'''
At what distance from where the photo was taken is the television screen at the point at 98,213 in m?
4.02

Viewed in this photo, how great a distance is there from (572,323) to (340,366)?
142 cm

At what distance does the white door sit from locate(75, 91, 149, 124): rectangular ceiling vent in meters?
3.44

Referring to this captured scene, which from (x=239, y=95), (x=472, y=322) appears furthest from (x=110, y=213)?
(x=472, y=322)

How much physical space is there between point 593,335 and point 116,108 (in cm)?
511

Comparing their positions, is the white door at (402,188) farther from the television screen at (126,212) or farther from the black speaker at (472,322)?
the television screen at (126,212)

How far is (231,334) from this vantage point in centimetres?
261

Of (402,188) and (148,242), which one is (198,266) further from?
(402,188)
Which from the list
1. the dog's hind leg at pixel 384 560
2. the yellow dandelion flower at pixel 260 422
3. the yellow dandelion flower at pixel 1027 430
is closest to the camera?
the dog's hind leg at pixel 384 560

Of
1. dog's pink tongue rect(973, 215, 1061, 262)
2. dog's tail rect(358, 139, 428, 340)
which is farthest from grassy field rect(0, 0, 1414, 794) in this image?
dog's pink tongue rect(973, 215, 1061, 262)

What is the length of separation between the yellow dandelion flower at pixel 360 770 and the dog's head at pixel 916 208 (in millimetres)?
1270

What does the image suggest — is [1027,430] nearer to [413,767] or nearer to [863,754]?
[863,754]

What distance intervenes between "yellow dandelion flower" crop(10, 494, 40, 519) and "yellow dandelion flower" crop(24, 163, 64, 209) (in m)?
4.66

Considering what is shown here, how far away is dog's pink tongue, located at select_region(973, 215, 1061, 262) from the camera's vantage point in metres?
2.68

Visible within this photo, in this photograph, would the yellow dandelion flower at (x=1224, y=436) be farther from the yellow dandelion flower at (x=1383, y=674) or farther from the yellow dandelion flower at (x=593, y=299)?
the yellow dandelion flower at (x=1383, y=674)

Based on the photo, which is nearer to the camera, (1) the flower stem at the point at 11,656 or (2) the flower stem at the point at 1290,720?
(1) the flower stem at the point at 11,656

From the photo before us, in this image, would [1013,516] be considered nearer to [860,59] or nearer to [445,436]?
'''
WHAT YOU ARE ASKED TO DO: Reproduce every one of the entries above verbatim, from the first to the last, without altering any character.

OUTPUT FOR THIS EXERCISE:
At what distance from where the photo was taken is the television screen at the point at 98,213 in m?
4.02

Viewed in this photo, how great a distance is there from (572,323) to (340,366)?
142 cm

At what distance does the white door sit from locate(75, 91, 149, 124): rectangular ceiling vent in meters?
3.44

Referring to this captured scene, which from (x=239, y=95), (x=472, y=322) appears furthest from (x=110, y=213)?
(x=472, y=322)

How much physical space is there between point 593,335 and point 116,108 (in cm)?
511

Comparing their positions, is the white door at (402,188) farther from the television screen at (126,212) or farther from the black speaker at (472,322)?
the television screen at (126,212)

How far is (231,334) from this vantage point in centimetres?
261

Of (402,188) and (148,242), which one is (198,266) further from?
(402,188)
Which from the list
1. the dog's hind leg at pixel 384 560
2. the yellow dandelion flower at pixel 260 422
3. the yellow dandelion flower at pixel 1027 430
is closest to the camera?
the dog's hind leg at pixel 384 560

Of
1. dog's pink tongue rect(973, 215, 1061, 262)
2. dog's tail rect(358, 139, 428, 340)
which is farthest from grassy field rect(0, 0, 1414, 794) in this image?
dog's pink tongue rect(973, 215, 1061, 262)

What is the length of separation between the yellow dandelion flower at pixel 360 770 and the dog's head at pixel 916 208 (in millimetres)?
1270

What does the image suggest — is [1027,430] nearer to [413,767] or nearer to [863,754]?
[863,754]

What distance intervenes between "yellow dandelion flower" crop(10, 494, 40, 519) and "yellow dandelion flower" crop(24, 163, 64, 209) (in m)?
4.66

Considering what is shown here, how far away is dog's pink tongue, located at select_region(973, 215, 1061, 262) from the camera's vantage point in metres?
2.68

Visible within this photo, in this photograph, would the yellow dandelion flower at (x=1224, y=436) be farther from the yellow dandelion flower at (x=1383, y=674) or farther from the yellow dandelion flower at (x=593, y=299)?
the yellow dandelion flower at (x=1383, y=674)

Based on the photo, which is nearer to the camera, (1) the flower stem at the point at 11,656 or (2) the flower stem at the point at 1290,720?
(1) the flower stem at the point at 11,656

From the photo before us, in this image, would [1013,516] be considered nearer to [860,59] or nearer to [445,436]?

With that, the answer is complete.